Licorice (Glycyrrhiza glabra)
Parts used: Roots
Benefits: Sweet-tasting licorice root is one of my favorite plants and is an outstanding tonic for the endocrine system and reproductive system. It is particularly effective for relieving adrenal exhaustion, which is prevalent in those who suffer from depression. Licorice root supports the adrenals and will revitalize them if used over a period of weeks or months. It has constituents that are similar in function to the natural steriods in the human body.
Licorice is also highly regarded as a remedy for the respiratory system, and it is used as a soothing demulcent and anti-inflammitory remedy for a multitude of ailments including bronchial congestion, sore throat, coughs and inflammation of the digestive tract.

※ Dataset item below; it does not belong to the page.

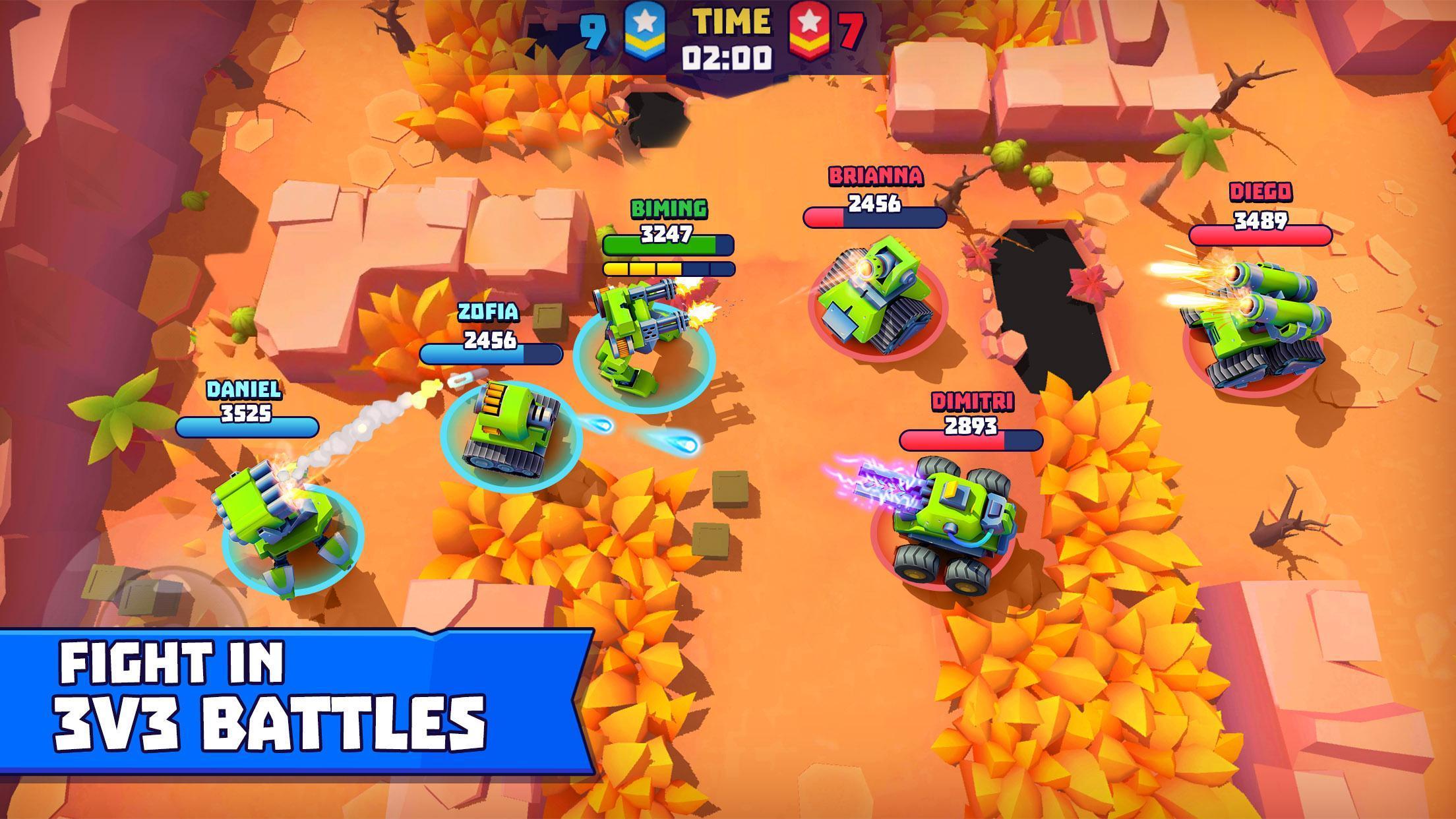 Tanks A Lot! - Realtime Multiplayer Battle Arena 2.56 Screenshot 1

Suggested uses: Because of its extremely sweet flavor, licorice root is best used with other herbs. It is an excellent harmonzier - when used in multi-herb formulas, it alleviates unpleasant symptoms caused by the actions of harsher herbs without interfering with their beneficial qualities. It also ads a soothing quality to any syrup or tea its made with. For adrenal exhaustion/fatigue, drink 2-3 cups of tea made with licorice, astragalus, sasparilla, burdock root, and dandelion root. It can also be made into cough syrups for sore throats, mixed with pleurisy root and elecampane for deep-seated bronchial inflammation, and combined with marsh mallow root for digestive inflammation and ulcers.
Red Clover (Trifolium pratense)
Parts used: Flowers
Benefits: Red clover is another wonderfully healing plant that grows commonly as a weed. Its vibrant soft fluffy flowers are a delight to harvest, each one delicately popping off the stem. Drying red clover can be a little tricky, so pick your red clover when they’re vibrant, and immediately lay them out to dry on screens or drying racks. Spread them out thinly so they do not touch. When buying dried clover look for clover that is vibrantly colored reddish or purplish, never brown.
Red clover is safe for children to use and has been employed frequently for dry spasmodic coughs like whooping cough. It can also be used or childhood or adult eczema. Drink red clover as an infusion and use externally as a poultice in the case of skin disorders. Red clover also has a long tradition of being used for tumors, swollen glands (especially saliva glands), and other growths. When using it for this purpose, Dr. Sharol Tilgner recommends using it externally and internally in large frequent doses.
Red clover is generally thought of as an alterative, restoring health and vibrancy by cleaning up metabolic wastes. Some women also use red clover tincture or infusion to help cool hot flashes associated with menopause. Although safe to use for many people, red clover’s ability to thin the blood makes it a bad choice for pregnancy and for those already on blood thinners. Regular use of this plant should also be stopped before surgery. Besides being a medicinal plant, red clover can be an addition to your dinner table - at the whole flowers on salads or fry them up as fritters.